Potential impact measures suggest that 35% of hyperglycemia, 33% of hypertriglyceridemia, 25% of high-density hypolipoproteinemia, and 94% of MS cases are attributed to WHtR > 0.53 in the general young adult population. This ratio is considered as abdominal obesity adjusted for height; therefore, if this factor was controlled, hyperglycemia could be reduced by up to 35%, 33% for hypertriglyceridemia, 25% for high-density hypolipoproteinemia, and 94% of new MS cases in the population of young adults. As for the etiologic fraction, the results suggest that 70% of hyperglycemia, 73% of hypertriglyceridemia, 67% of decreased cHDL, and 99% of MS cases in the group of subjects with WHtR > 0.53 are attributed to this anthropometric alteration. This means that up to 99% of MS cases in subjects with WHtR> 0.53 could be prevented if this anthropometric alteration was excluded from the study.
The diagnostic utility of WHtR for MS is very significant, AUC for men and women are very high, as is sensitivity and specificity. Although predictive values suggest that only 22% of patients who have WHtR> 0.53 presented MS, and 99% of subjects with WHtR < 0.53 did not present MS, making WHtR an excellent marker to rule out the presence of MS. As for the diagnostic utility of MS components, only WHtR was significant for hypertriglyceridemia and high-density hypolipoproteinemia, in men as well as in women.
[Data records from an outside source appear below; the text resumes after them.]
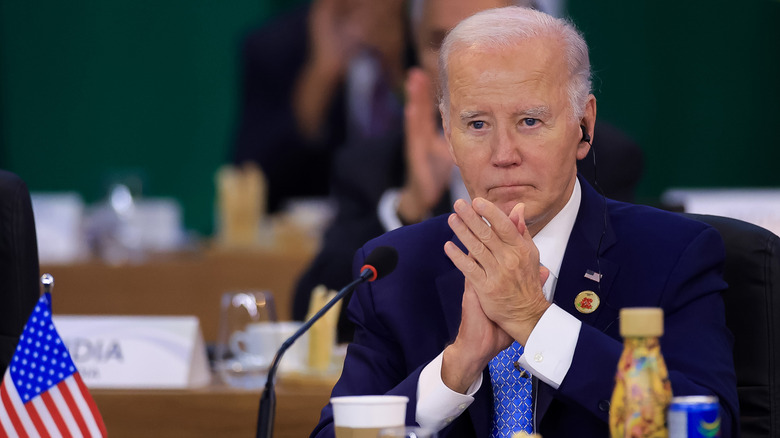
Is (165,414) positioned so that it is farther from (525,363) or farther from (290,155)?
(290,155)

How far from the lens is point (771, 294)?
5.81 ft

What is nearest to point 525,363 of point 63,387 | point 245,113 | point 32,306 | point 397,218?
point 63,387

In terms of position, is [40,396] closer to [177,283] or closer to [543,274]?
[543,274]

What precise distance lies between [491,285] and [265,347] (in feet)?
3.84

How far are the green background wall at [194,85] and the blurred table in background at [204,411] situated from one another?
198 inches

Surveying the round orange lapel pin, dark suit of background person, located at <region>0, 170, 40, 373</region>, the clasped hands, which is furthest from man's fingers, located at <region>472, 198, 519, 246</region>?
dark suit of background person, located at <region>0, 170, 40, 373</region>

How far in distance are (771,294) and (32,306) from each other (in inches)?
49.5

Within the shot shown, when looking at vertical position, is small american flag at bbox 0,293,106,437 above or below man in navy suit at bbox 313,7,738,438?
below

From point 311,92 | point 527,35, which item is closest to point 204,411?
point 527,35

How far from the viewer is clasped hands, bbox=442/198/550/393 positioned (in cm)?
154

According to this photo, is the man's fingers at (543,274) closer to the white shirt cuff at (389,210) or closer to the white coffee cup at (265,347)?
the white coffee cup at (265,347)

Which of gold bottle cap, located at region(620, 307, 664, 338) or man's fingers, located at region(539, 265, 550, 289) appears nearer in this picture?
gold bottle cap, located at region(620, 307, 664, 338)

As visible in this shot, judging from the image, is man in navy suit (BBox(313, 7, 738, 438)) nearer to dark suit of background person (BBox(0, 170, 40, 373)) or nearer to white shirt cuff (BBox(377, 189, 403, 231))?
dark suit of background person (BBox(0, 170, 40, 373))

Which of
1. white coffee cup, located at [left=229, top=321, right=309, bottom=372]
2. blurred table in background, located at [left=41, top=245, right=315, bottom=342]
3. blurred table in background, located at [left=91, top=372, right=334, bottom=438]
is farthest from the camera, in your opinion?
blurred table in background, located at [left=41, top=245, right=315, bottom=342]
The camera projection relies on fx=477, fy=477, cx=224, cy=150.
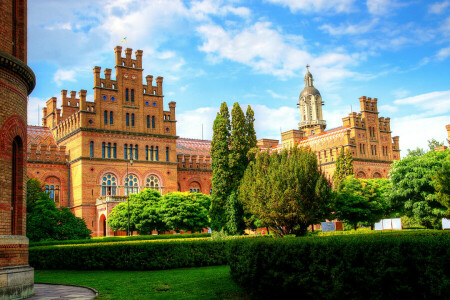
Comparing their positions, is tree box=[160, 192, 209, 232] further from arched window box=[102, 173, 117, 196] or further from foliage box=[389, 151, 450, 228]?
foliage box=[389, 151, 450, 228]

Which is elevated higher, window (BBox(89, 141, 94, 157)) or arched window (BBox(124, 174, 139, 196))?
window (BBox(89, 141, 94, 157))

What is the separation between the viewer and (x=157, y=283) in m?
17.1

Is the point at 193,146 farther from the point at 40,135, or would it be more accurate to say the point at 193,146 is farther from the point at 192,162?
the point at 40,135

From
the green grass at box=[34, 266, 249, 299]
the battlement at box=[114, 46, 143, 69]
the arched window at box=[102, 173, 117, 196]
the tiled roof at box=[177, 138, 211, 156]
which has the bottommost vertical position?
the green grass at box=[34, 266, 249, 299]

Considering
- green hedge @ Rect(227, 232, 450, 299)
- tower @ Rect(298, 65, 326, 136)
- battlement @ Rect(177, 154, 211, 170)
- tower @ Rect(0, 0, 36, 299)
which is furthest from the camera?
tower @ Rect(298, 65, 326, 136)

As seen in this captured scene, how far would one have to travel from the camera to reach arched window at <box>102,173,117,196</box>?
50906 mm

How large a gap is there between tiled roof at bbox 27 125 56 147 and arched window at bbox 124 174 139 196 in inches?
449

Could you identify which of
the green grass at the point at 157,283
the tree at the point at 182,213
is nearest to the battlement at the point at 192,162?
the tree at the point at 182,213

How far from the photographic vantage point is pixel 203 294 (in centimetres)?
1468

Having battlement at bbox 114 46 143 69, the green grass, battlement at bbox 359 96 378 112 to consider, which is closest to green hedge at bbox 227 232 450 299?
the green grass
However, when Youden's index was calculated, the only WHtR shows significant results for MS, as its values are the closest to one, which indicates a high proportion of positive results for MS when WHtR values are altered (WHtR > 0.5)
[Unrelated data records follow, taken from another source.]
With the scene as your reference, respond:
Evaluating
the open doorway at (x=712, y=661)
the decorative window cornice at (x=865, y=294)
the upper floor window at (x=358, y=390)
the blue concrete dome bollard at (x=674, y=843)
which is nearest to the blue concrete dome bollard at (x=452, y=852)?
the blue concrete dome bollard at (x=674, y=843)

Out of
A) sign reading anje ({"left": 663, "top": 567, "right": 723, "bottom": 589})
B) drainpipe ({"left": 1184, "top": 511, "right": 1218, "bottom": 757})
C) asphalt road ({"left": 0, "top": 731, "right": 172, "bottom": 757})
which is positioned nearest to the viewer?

The results obtained in other studies seem to maintain the superiority trend of WHtR compared to other anthropometric indices. In 2008, Koch et al.35 obtained the diagnostic value of WHtR for MS components, such as hypertension, dyslipidemia, and diabetes. This occurred in sick adult populations and yielded quite significant AUC values, > 0.80 regarding the probability of diagnosis of the aforementioned metabolic disorders. Rodea-Montero et al.36 analyzed different anthropometric parameters for prediction of MS and found WHtR as the best prediction index for MS (AUC = 0.74), though the population evaluated was different from ours.
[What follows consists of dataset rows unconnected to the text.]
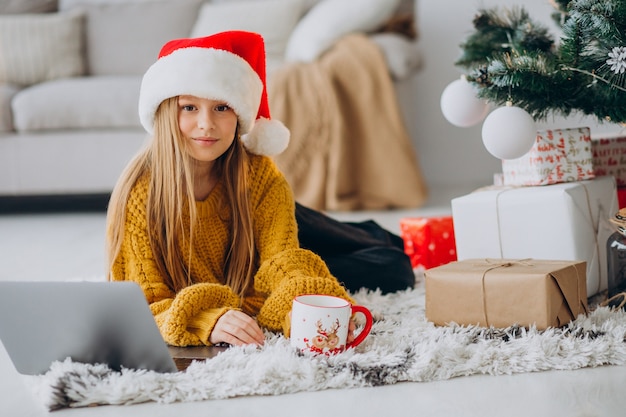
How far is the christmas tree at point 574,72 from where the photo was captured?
1.44 metres

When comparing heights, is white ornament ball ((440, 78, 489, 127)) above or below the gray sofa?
below

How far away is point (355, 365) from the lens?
3.92ft

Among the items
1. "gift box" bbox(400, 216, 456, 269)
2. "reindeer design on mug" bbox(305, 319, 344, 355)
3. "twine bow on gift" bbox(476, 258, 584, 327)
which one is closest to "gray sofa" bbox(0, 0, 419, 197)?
"gift box" bbox(400, 216, 456, 269)

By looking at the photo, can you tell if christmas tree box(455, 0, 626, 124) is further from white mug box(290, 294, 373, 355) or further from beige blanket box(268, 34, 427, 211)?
beige blanket box(268, 34, 427, 211)

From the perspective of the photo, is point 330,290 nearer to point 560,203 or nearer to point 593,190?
point 560,203

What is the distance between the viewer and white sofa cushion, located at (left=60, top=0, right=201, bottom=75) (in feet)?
11.5

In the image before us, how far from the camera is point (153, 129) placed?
1.51m

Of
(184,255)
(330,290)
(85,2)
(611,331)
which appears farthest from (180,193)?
(85,2)

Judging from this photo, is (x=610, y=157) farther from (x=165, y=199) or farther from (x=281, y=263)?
(x=165, y=199)

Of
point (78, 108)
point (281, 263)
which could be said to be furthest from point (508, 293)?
point (78, 108)

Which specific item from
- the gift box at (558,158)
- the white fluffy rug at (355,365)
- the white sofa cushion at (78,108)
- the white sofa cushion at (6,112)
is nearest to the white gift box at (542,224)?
the gift box at (558,158)

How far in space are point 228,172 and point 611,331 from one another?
28.1 inches

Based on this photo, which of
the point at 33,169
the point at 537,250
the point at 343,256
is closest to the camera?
the point at 537,250

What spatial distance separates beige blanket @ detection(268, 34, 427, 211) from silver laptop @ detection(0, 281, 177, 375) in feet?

Other studies were conducted in populations of young adults. The first37 was developed in young adults with intellectual disabilities (aged between 13 and 30 years). In such study, a correlation of height-adjusted WC with MS was found. Ferreira-Hermosillo et al. found evidence on the prediction of MS from WHtR (AUC = 0.71) in patients with type 1 DM38 (aged between 26 and 42 years). Another study Yang et al.19 conducted in the Asian population, whose height parameters are different from those of Caucasian origin and similar to the Latin population, demonstrated that WHtR (AUC = 0.86) is significantly more effective in diagnosing MS than BMI (AUC = 0.81) or WC (AUC = 0.85).
It is worth noting that no study was found in our country, in similar populations, on the diagnostic utility of WHtR for the diagnosis of MS. Therefore, the present study is a pioneer in this line of research and in the group of studied subjects.
The results of this study show that the WHtR is useful and accurate for the diagnosis of MS in apparently healthy young adults.